# CONSIGNES
1 - D'après le texte sur la perte de maîtrise du Lancair IV-P N750F, quel organisme a enquêté sur l'événement ?
2 - Poursuivez le texte sur la perte de maîtrise du Lancair IV-P N750F à partir de sa dernière phrase.

___ PASSAGE DU TEXTE

Perte de maîtrise
du Lancair IV-P N750F
à 8 nm au sud-est de Sundre (Alberta)
Le Bureau de la sécurité des transports du Canada (BST) a enquêté sur cet événement dans le but de promouvoir la sécurité des transports. Le Bureau n’est pas habilité à attribuer ni à déterminer les responsabilités civiles ou pénales. Le présent rapport n’est pas créé pour être utilisé dans le contexte d’une procédure judiciaire, disciplinaire ou autre. Voir Propriété et utilisation du contenu.

______
___ DONNÉES FOURNIES

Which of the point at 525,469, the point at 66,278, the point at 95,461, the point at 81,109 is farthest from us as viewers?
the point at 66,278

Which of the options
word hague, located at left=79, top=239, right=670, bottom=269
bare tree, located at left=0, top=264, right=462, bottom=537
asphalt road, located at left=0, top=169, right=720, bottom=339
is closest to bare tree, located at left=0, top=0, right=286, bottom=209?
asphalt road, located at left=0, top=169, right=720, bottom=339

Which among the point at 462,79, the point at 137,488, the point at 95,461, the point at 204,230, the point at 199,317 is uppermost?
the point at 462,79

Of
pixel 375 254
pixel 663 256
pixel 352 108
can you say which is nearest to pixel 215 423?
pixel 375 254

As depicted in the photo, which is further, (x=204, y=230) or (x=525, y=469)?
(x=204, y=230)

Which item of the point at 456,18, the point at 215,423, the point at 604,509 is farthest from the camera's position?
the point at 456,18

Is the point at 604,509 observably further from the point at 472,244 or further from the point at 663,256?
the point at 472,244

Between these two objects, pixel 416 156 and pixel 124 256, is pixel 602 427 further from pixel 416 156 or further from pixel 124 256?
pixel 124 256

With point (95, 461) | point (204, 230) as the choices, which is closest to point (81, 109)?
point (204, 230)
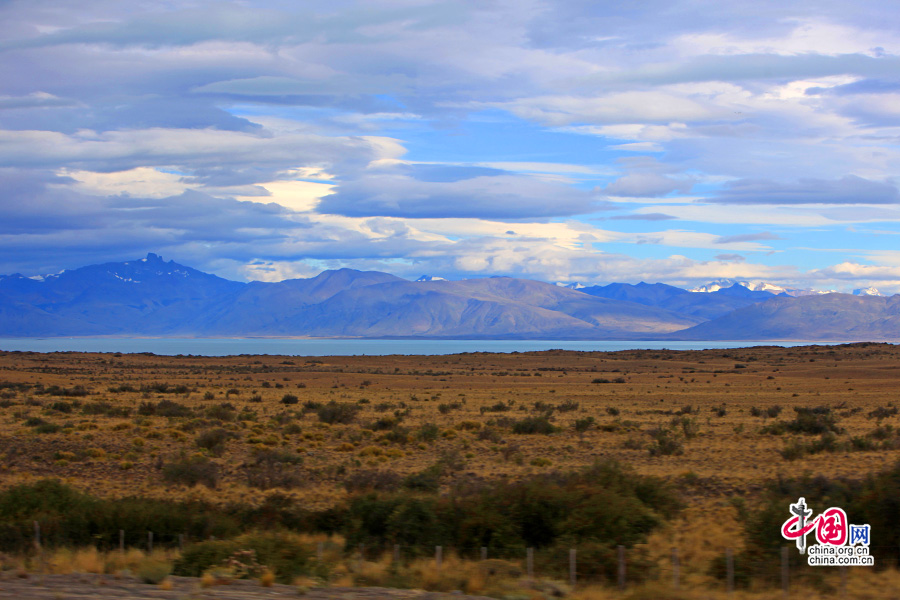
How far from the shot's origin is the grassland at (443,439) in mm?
19172

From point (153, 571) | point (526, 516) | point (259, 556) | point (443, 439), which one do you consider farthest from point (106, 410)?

______

# LISTE DES RÉPONSES
1 - Le Bureau de la sécurité des transports du Canada (BST).

2 -
Résumé
Le 9 août 2005, le Lancair IV-P (immatriculé N750F et portant le numéro de série 493) quitte Calgary (Alberta) à 19 h 4, heure avancée des Rocheuses (HAR), pour se rendre à Grande Prairie (Alberta) en vertu d'un plan de vol selon les règles de vol aux instruments. L'avion est parti à l'origine de l'aéroport Vance Brand de Longmont, au Colorado, sa destination finale étant en Alaska. À 19 h 17 HAR, l'avion se met en palier au niveau de vol 200, tel que le prévoit le plan de vol. Les données radar montrent que, à 19 h 18 HAR, l'avion se met en descente. L'indication d'altitude provenant des données radar est perdue vers 14 500 pieds au-dessus du niveau de la mer; le dernier écho radar est enregistré à 19 h 20 HAR.
Le fuselage de l'avion et le longeron de l'aile gauche sont localisés à environ huit milles marins (nm) au sud-est de Sundre (Alberta). L'aile droite, le revêtement de l'aile gauche et des morceaux de l'empennage sont localisés sur une zone de débris de 1,3 nm alignée au sud-ouest par rapport à l'emplacement principal de l'épave. Le pilote et le passager sont mortellement blessés. Il n'y a pas d'incendie après l'impact.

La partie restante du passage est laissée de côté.